Extract every line from the records below that contains the word "html".

## [Data to process]
↓↓↓

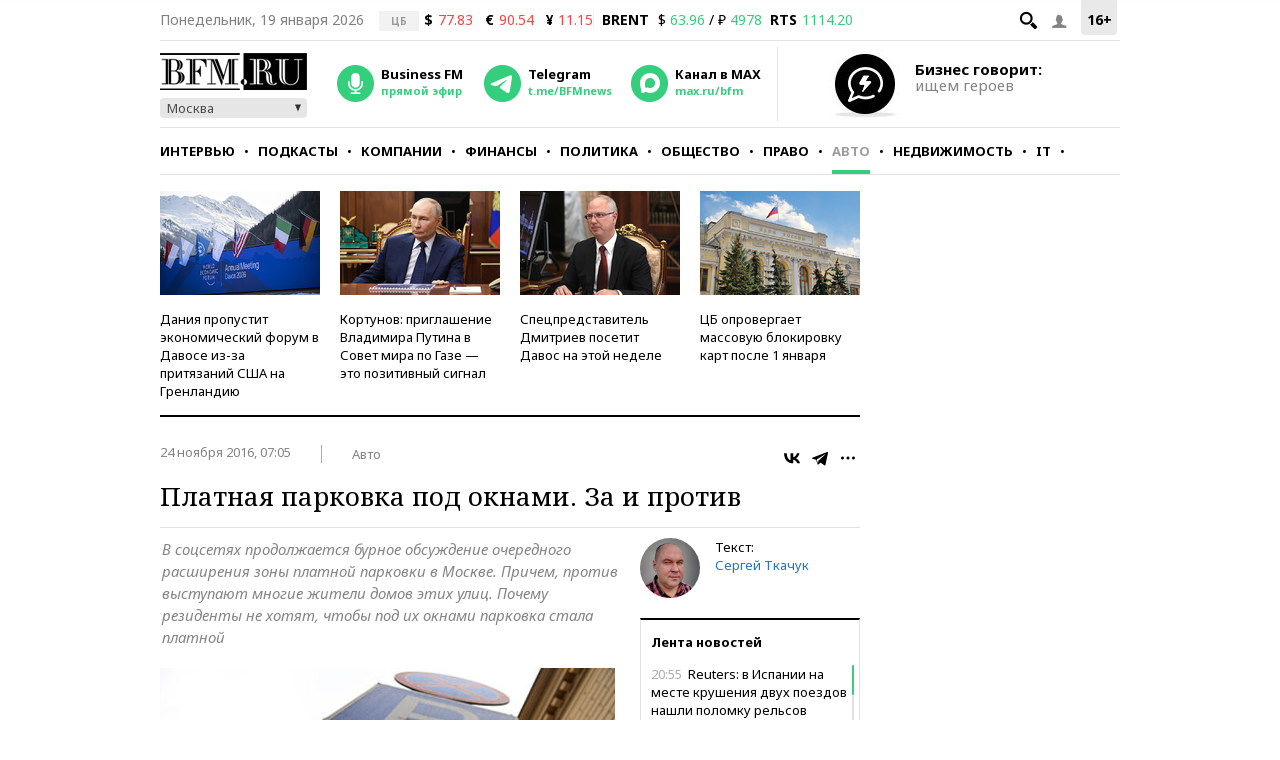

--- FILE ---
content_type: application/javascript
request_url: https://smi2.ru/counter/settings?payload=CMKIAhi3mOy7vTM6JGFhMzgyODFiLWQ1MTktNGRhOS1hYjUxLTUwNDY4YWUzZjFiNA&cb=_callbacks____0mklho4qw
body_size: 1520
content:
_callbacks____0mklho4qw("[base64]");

↑↑↑
↓↓↓

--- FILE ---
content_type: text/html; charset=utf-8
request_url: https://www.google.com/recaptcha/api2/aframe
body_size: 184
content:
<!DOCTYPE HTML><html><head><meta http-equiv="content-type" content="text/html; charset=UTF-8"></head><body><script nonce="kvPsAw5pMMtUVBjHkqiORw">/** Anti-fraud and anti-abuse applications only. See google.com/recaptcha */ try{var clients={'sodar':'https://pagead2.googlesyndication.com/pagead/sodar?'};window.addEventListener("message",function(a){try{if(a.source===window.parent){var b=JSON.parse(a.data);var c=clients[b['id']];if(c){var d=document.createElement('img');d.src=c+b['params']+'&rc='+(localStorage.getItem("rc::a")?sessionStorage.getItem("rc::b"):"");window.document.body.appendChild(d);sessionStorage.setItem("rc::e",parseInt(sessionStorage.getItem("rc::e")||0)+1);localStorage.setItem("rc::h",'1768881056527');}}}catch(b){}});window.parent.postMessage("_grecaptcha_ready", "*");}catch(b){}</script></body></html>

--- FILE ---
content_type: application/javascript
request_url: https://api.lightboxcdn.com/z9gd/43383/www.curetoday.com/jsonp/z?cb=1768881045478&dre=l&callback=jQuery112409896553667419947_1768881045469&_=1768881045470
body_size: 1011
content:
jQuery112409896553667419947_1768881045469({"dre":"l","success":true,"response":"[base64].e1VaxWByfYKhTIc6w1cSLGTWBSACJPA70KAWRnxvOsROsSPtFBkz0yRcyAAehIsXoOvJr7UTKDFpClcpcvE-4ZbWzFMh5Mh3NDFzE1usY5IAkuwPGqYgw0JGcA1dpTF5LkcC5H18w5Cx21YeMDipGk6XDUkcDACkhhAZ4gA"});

↑↑↑

## [Written solution]
content_type: text/html; charset=utf-8
<!DOCTYPE HTML><html><head><meta http-equiv="content-type" content="text/html; charset=UTF-8"></head><body><script nonce="kvPsAw5pMMtUVBjHkqiORw">/** Anti-fraud and anti-abuse applications only. See google.com/recaptcha */ try{var clients={'sodar':'https://pagead2.googlesyndication.com/pagead/sodar?'};window.addEventListener("message",function(a){try{if(a.source===window.parent){var b=JSON.parse(a.data);var c=clients[b['id']];if(c){var d=document.createElement('img');d.src=c+b['params']+'&rc='+(localStorage.getItem("rc::a")?sessionStorage.getItem("rc::b"):"");window.document.body.appendChild(d);sessionStorage.setItem("rc::e",parseInt(sessionStorage.getItem("rc::e")||0)+1);localStorage.setItem("rc::h",'1768881056527');}}}catch(b){}});window.parent.postMessage("_grecaptcha_ready", "*");}catch(b){}</script></body></html>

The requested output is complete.